TASK :: A single number is required: the count of lines in the entries below that include the word "close".

(STORED DATA begins)

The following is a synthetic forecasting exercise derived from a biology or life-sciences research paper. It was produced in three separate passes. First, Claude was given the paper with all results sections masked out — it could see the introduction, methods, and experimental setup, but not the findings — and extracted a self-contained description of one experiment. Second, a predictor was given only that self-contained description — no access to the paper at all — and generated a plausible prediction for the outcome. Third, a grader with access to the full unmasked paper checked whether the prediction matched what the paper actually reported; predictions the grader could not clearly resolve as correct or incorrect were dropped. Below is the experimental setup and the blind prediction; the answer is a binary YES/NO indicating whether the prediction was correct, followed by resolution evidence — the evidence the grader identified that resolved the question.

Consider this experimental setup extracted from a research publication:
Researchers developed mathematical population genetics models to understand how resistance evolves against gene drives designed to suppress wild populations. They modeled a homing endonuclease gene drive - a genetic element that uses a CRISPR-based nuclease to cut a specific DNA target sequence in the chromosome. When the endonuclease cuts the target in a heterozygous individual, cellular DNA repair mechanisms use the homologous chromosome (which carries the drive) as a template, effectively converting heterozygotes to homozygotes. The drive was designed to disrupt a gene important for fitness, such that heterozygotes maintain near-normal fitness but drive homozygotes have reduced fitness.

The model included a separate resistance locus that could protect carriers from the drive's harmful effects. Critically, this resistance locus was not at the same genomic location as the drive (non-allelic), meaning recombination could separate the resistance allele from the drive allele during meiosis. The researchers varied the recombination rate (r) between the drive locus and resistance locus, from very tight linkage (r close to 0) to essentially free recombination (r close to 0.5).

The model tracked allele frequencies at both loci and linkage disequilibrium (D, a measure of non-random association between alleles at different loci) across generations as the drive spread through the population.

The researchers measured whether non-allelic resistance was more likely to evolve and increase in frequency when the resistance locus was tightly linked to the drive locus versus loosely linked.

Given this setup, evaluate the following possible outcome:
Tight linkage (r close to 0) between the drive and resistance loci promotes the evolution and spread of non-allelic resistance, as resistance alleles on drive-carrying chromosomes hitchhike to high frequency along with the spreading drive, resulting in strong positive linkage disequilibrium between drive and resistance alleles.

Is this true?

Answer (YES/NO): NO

(STORED DATA ends)
(STORED DATA begins)

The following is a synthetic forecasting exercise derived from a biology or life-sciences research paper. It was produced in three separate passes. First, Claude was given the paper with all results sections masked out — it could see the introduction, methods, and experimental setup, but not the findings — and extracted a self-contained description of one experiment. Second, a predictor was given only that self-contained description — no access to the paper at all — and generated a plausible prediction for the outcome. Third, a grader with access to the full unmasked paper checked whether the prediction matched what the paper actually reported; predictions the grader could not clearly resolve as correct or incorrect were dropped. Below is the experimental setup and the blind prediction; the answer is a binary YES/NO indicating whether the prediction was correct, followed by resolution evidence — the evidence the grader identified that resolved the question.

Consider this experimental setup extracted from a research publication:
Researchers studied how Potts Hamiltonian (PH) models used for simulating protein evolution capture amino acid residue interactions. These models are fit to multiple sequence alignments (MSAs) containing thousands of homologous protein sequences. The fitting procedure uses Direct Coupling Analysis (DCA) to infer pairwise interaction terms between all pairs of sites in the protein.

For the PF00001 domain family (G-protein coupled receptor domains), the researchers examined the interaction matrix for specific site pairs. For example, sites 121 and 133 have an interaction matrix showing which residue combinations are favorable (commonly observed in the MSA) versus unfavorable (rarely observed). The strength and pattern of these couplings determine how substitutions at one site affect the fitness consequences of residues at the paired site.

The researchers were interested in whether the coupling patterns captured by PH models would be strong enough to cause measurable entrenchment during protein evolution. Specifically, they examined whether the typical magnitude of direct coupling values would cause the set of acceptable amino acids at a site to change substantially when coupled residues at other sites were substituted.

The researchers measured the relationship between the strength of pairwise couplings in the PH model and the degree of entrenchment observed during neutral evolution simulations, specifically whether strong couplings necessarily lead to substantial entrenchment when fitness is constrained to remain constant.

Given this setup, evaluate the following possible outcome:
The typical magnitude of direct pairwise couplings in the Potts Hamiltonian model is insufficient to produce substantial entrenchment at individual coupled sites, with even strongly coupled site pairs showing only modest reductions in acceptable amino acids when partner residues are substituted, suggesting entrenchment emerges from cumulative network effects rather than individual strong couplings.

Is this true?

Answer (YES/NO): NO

(STORED DATA ends)

RESPONSE :: 2